The University of California, Riverside
Human Ecology Programs
I am emeritus faculty, but still around and doing some teaching, at the University of California, Riverside, where I am fortunate to have several kindred spirits in my home department (Anthropology) and in other departments, including Sociology, Political Science, Botany and Plant Sciences, and other areas. We have wonderful programs in anthropology and cultural ecology (as well as in the life sciences).
I am also associated with the Center for Conservation Biology, Michael Allen, Director. There is also an Environmental Studies program that integrates people from social and biological sciences, including political scientists, philosophers, earth scientists, engineers, restoration ecologists…anyone interested in improving the environment. It’s a wonderful group.
Many of us in the Dept. of Anthropology do research related to cultural ecology and/or agrarian anthropology. We have a range of projects going on, and can always use more help. Several of us work in the Yucatan Peninsula with the Maya. There are possibilities for local projects.
We have a large number of faculty, in all four subdisciplines of anthropology, working with ecological and ethnobiological data. I work primarily in the area of ethnobiology.
We also have a number of people in the area of medical anthropology, including people from cultural, linguistic, and biological anthropology–an unusually large and comprehensive medical anthropology faculty.

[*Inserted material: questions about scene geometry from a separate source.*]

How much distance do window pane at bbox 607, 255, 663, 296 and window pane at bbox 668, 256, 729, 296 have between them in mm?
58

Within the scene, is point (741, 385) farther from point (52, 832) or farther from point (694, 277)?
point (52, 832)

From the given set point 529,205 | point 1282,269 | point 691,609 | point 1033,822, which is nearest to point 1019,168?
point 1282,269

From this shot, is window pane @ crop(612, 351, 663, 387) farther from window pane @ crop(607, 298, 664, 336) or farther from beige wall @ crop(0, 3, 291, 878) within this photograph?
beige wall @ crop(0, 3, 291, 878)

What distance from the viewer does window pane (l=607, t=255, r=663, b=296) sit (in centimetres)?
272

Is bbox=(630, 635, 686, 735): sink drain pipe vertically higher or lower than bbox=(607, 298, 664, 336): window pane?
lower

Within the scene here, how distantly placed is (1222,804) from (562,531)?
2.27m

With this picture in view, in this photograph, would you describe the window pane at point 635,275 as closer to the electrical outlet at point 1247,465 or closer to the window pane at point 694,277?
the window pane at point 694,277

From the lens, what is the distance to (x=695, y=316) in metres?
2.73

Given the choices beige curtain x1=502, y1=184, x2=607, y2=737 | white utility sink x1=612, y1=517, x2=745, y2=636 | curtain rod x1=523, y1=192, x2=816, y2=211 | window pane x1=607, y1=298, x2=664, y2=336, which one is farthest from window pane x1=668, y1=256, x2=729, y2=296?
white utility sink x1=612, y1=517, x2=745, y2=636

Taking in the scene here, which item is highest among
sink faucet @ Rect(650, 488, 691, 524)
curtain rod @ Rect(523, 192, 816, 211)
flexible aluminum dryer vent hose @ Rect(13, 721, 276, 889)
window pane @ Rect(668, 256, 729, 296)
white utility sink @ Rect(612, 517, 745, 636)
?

The Botany program attracts those interested in pharmacological matters, as well as genetic evolution, chemistry, plant ecology, and traditional economic botany (plant products, agronomy, pest control, etc.). Some brave souls major in both–we have produced one joint Ph.D. so far (but it took him many years to do it). Inevitably, students take courses and guided research work in both departments.
In Anthropology, we have several faculty members who concentrate on agriculture, cultural ecology, or ethnobiology:
– Scott Fedick (archaeology of agriculture and agricultural settlement in the Yucatan Peninsula, especially Classic Maya; also, US Southwest)
– Derek Fay (South Africa; political ecology, land issues)
– Alan Fix (Emeritus; biological anthropology, including human evolutionary ecology)
– myself (ethnobiology, political ecology; work in China and Mexico, and I have worked in British Columbia).